• **Written task**: List every line below that contains the word "Segment". Case counts.
--------
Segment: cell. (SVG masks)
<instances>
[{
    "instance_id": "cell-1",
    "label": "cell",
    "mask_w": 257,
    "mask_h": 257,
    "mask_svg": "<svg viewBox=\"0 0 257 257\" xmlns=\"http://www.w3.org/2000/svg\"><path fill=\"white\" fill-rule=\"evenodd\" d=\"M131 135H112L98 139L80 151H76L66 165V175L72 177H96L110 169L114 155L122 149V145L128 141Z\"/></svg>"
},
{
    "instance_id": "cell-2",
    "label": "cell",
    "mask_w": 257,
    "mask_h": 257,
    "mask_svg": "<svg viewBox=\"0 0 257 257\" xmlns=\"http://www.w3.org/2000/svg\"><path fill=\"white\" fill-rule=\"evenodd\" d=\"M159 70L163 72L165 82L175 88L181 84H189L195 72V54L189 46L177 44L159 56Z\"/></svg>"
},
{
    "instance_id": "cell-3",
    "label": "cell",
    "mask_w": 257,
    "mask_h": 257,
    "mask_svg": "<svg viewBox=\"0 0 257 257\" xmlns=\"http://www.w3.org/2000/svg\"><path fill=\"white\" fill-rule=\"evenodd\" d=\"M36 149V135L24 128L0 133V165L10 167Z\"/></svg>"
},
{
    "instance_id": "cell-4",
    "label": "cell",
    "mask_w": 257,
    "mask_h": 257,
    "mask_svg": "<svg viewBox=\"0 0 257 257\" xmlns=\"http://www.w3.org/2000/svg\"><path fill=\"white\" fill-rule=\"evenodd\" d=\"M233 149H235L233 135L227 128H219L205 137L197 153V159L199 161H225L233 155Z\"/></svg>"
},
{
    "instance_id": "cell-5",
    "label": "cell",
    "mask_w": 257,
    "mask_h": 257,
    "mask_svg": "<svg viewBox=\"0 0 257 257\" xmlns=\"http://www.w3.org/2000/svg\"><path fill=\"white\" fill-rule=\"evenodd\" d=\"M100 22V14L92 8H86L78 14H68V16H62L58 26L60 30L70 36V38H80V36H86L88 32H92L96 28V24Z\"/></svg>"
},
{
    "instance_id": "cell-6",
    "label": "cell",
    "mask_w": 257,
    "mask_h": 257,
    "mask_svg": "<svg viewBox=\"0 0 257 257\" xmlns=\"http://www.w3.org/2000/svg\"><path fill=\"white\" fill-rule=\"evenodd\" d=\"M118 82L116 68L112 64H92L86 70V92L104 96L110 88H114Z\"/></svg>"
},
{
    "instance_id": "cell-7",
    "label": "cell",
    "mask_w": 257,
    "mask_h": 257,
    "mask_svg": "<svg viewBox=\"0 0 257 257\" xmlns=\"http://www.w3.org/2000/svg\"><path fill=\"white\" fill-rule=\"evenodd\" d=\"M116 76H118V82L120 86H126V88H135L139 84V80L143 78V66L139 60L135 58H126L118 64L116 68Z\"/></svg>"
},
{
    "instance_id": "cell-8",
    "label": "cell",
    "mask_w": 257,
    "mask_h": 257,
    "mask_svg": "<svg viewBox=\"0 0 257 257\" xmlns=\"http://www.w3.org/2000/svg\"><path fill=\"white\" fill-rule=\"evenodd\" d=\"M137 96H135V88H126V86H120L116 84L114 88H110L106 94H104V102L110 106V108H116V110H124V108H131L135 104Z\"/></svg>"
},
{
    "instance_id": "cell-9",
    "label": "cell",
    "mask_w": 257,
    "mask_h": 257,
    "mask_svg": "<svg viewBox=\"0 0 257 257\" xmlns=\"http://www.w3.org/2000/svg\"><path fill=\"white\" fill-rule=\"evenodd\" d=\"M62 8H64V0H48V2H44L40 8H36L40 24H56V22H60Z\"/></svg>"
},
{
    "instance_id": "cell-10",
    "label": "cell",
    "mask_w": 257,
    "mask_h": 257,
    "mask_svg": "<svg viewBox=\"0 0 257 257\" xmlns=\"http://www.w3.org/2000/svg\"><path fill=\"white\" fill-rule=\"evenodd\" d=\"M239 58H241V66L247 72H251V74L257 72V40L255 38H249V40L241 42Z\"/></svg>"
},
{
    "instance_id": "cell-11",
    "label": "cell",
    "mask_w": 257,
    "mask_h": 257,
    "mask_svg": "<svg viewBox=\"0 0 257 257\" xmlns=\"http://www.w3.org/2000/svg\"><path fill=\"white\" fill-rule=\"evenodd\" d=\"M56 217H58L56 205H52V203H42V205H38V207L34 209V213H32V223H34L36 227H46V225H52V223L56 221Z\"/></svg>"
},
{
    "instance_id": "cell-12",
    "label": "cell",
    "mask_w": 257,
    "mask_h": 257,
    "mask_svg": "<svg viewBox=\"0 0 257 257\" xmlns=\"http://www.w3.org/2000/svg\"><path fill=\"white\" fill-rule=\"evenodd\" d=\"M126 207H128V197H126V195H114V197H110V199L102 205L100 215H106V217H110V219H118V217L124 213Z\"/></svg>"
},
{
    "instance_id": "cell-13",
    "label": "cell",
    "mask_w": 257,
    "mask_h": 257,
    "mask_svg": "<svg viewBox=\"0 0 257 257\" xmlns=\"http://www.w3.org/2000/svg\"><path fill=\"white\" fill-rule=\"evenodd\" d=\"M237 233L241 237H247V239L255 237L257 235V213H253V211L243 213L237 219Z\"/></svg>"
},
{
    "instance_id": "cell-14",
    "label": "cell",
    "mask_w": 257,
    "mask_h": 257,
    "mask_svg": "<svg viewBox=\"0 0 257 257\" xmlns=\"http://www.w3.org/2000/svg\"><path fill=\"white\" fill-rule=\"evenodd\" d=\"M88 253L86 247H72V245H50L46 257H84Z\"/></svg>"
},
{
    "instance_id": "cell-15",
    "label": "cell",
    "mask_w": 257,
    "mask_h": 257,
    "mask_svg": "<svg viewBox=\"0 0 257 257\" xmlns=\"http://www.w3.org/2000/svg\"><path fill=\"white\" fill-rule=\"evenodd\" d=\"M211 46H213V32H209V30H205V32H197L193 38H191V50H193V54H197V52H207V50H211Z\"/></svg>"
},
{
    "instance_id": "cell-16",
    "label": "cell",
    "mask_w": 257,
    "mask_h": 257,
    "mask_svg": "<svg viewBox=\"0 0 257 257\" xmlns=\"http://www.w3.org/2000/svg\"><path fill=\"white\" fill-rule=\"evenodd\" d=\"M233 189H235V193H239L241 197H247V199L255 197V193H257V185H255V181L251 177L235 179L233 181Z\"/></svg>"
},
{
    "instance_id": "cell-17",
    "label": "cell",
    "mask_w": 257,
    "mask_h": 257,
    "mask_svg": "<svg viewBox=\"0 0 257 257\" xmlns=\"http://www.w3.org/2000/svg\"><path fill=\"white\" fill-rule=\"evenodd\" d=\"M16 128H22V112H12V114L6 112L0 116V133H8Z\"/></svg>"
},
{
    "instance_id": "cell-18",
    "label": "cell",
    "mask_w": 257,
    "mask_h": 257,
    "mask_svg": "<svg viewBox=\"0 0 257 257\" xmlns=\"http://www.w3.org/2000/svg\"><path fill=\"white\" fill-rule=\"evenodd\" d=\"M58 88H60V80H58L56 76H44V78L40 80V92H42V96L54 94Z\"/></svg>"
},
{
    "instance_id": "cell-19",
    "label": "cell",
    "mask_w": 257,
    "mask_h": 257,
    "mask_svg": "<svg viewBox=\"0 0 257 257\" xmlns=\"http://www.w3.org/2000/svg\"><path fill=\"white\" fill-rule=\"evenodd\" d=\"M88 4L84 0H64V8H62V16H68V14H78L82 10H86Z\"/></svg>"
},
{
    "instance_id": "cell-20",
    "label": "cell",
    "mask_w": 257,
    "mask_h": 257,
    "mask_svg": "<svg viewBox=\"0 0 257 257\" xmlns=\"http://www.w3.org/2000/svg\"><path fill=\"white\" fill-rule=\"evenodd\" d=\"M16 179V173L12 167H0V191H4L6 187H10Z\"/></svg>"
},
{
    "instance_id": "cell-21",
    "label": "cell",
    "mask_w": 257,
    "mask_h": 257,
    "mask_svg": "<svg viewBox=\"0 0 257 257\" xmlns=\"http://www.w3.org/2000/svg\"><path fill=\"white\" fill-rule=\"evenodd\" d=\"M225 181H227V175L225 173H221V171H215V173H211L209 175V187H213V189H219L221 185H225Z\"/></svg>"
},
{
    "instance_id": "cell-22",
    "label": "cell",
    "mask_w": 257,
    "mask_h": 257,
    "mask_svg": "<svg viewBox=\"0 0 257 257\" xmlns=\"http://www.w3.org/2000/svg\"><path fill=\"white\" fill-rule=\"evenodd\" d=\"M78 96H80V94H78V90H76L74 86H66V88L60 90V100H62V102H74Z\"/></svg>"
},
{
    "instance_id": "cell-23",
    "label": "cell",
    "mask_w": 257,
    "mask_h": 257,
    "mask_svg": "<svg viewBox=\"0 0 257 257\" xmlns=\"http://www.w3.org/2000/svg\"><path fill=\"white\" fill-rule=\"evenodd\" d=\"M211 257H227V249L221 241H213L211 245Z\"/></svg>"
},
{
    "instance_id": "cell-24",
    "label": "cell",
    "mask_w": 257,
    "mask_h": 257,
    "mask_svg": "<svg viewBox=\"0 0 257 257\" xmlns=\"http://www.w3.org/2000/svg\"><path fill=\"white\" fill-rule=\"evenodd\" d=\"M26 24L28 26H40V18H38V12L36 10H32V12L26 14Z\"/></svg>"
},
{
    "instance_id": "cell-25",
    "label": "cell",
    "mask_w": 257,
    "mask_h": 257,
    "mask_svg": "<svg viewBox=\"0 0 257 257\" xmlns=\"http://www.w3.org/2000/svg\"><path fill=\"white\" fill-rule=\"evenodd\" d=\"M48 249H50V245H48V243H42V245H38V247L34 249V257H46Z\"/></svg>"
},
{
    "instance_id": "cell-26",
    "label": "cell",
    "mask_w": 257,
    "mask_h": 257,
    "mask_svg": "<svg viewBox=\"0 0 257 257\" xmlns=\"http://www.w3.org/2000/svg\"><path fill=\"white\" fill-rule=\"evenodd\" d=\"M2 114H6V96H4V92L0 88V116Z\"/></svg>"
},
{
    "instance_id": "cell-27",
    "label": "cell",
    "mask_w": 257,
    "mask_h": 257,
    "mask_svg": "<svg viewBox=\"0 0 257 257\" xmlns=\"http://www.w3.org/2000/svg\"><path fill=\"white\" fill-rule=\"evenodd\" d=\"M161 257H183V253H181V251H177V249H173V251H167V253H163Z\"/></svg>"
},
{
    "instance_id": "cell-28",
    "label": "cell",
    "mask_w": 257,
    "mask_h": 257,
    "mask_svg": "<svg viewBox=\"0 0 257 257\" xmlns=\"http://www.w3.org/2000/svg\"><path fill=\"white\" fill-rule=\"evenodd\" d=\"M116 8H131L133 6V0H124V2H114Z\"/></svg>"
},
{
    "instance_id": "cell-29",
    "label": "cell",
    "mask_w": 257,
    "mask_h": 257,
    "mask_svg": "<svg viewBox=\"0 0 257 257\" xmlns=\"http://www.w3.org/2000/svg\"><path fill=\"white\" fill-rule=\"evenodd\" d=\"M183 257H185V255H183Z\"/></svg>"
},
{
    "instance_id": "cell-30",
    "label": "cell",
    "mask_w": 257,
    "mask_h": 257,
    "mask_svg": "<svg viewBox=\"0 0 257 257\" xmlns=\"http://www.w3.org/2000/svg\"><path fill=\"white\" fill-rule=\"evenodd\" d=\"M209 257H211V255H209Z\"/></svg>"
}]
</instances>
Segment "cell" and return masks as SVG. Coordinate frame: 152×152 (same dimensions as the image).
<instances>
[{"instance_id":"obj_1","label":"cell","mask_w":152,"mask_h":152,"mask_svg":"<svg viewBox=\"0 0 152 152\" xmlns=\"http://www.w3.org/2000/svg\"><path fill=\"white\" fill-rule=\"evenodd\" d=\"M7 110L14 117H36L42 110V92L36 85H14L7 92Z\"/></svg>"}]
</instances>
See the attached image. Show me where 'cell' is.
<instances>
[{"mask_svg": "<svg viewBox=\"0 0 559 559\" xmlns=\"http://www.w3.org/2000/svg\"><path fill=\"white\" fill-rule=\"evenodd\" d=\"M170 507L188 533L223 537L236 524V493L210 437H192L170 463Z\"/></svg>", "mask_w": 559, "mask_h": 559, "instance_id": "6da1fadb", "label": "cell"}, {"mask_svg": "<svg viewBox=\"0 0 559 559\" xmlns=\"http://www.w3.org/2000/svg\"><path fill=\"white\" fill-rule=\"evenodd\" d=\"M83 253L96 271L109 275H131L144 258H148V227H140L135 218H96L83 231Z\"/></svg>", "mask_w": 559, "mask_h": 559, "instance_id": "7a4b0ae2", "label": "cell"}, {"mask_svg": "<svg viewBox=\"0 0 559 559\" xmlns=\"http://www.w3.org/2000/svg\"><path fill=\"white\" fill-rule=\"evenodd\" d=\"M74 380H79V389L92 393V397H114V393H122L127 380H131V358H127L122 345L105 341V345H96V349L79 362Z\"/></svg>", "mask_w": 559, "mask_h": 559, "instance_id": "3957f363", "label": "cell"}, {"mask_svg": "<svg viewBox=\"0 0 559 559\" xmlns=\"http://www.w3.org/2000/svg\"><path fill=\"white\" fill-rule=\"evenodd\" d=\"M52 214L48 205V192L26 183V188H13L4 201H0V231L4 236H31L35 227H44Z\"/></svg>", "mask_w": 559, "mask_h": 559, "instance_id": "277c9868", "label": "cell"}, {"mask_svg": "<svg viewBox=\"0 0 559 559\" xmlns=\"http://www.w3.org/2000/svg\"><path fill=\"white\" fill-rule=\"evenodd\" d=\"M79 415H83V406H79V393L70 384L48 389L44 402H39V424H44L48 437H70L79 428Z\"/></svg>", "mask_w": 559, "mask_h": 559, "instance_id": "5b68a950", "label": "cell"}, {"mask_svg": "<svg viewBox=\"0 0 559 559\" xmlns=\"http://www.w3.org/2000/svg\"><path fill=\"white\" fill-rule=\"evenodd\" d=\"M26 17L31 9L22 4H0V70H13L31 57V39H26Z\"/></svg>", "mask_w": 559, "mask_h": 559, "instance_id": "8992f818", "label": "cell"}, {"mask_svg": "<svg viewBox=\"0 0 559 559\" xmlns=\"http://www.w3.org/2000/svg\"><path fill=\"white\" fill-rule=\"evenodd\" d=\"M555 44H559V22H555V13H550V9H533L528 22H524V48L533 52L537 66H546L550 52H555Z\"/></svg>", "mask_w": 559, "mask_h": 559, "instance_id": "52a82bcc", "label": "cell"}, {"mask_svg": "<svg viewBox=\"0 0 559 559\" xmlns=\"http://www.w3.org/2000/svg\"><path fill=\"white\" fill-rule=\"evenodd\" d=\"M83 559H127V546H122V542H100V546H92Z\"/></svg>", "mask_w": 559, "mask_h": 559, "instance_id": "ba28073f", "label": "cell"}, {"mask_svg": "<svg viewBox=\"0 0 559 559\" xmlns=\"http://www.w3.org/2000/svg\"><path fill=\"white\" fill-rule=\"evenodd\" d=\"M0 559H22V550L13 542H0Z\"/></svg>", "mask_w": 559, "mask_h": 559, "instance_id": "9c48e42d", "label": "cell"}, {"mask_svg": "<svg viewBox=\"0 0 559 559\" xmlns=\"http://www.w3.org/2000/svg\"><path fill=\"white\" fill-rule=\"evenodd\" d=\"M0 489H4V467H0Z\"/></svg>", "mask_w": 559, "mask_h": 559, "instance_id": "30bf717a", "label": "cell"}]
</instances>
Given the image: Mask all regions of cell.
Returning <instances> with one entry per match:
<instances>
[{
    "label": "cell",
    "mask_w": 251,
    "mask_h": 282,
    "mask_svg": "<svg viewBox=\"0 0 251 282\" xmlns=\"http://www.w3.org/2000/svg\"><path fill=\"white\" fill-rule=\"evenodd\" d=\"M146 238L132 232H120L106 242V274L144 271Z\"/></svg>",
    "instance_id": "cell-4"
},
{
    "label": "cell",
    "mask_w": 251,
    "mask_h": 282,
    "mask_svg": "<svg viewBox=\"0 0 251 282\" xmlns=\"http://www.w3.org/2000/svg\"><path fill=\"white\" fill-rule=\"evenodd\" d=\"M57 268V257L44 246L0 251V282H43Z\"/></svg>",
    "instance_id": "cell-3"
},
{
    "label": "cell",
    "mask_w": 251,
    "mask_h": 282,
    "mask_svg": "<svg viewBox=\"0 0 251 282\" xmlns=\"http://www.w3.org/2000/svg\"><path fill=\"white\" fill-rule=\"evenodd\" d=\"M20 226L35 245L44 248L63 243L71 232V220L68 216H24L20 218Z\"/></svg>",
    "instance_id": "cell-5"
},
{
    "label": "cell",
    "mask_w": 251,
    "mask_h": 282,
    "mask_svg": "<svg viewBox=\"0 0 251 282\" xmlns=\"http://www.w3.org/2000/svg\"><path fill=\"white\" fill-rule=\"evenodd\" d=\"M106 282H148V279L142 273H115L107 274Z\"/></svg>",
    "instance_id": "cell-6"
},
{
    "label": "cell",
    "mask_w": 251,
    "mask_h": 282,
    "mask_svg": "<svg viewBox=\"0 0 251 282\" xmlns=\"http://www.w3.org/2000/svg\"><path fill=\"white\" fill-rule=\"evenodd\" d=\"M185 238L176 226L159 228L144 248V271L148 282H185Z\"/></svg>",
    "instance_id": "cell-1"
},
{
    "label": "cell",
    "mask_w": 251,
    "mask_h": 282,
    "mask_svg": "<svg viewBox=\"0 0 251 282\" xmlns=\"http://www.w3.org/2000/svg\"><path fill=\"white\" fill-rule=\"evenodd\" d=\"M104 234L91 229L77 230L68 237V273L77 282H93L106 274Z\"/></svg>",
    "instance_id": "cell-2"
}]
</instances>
--------
• **In response**:
Segment: cell. (SVG masks)
Segment "cell" and return masks as SVG. Coordinate frame: 152×152 (same dimensions as the image).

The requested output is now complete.